→ Task to complete
Reproduce the closing part of the entries exactly: the line with "[researcher-annotated camera trap]" and all lines after it, ending with the last line, and nothing else.

[Opening Working data section]

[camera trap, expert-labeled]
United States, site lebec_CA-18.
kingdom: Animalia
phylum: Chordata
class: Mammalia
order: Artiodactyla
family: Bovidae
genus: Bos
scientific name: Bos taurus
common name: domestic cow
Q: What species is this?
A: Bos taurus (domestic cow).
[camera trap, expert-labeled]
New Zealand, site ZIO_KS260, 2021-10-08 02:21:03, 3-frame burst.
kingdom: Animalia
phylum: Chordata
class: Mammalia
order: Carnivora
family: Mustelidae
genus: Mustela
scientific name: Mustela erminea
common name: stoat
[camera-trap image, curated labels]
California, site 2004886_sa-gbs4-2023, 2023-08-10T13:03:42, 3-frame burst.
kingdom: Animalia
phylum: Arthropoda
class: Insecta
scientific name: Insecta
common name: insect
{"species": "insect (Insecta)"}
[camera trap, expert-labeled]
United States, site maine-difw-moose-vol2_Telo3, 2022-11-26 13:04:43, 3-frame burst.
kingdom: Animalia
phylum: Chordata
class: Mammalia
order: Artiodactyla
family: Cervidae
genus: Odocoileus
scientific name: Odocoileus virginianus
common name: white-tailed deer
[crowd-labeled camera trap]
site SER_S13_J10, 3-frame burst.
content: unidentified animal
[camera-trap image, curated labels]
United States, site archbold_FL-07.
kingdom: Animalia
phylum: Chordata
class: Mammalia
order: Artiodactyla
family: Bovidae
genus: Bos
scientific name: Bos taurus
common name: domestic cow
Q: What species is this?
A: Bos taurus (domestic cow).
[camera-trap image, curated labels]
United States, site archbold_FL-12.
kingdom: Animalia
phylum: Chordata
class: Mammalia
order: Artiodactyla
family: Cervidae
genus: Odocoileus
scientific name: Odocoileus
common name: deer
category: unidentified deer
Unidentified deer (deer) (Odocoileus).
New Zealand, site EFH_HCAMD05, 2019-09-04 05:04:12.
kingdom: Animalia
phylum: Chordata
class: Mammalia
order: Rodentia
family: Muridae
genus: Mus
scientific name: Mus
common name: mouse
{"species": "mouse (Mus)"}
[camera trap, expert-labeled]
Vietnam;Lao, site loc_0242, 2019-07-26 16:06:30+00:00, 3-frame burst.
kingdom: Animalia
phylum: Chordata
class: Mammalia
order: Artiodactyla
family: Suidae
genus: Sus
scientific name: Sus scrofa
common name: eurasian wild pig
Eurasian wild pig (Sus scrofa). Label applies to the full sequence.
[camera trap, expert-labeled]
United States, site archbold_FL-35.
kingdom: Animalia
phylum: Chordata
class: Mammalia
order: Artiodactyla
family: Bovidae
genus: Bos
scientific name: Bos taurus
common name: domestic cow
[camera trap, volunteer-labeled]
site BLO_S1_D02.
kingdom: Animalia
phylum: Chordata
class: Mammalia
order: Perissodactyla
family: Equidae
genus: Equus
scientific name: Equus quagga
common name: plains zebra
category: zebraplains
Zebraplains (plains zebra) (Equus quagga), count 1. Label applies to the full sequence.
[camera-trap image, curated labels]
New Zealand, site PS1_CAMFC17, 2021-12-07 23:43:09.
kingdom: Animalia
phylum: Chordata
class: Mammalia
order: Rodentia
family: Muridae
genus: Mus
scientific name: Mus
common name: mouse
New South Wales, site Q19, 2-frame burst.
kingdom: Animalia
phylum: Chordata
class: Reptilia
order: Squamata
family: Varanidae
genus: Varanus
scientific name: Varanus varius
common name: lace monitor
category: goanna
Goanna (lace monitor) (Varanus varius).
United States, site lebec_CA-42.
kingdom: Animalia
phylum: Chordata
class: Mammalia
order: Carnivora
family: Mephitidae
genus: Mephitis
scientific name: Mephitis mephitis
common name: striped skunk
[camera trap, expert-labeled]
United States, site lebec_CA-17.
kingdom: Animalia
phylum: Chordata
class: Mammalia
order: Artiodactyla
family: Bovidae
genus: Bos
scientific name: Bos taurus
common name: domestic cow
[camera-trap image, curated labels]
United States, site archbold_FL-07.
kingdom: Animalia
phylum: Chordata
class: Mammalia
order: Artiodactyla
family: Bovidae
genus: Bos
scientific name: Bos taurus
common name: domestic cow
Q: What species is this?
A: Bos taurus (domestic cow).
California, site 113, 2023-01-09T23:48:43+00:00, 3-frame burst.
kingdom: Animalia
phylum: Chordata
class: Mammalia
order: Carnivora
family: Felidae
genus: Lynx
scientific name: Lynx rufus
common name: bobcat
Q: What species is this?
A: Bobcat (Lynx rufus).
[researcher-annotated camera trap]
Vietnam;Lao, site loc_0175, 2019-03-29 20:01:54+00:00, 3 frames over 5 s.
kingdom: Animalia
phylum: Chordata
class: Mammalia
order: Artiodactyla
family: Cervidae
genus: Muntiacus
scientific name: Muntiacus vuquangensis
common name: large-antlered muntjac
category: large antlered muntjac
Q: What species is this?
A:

[Closing Working data section]

→ Solution to this exercise
[researcher-annotated camera trap]
Vietnam;Lao, site loc_0175, 2019-03-29 20:01:54+00:00, 3 frames over 5 s.
kingdom: Animalia
phylum: Chordata
class: Mammalia
order: Artiodactyla
family: Cervidae
genus: Muntiacus
scientific name: Muntiacus vuquangensis
common name: large-antlered muntjac
category: large antlered muntjac
Q: What species is this?
A:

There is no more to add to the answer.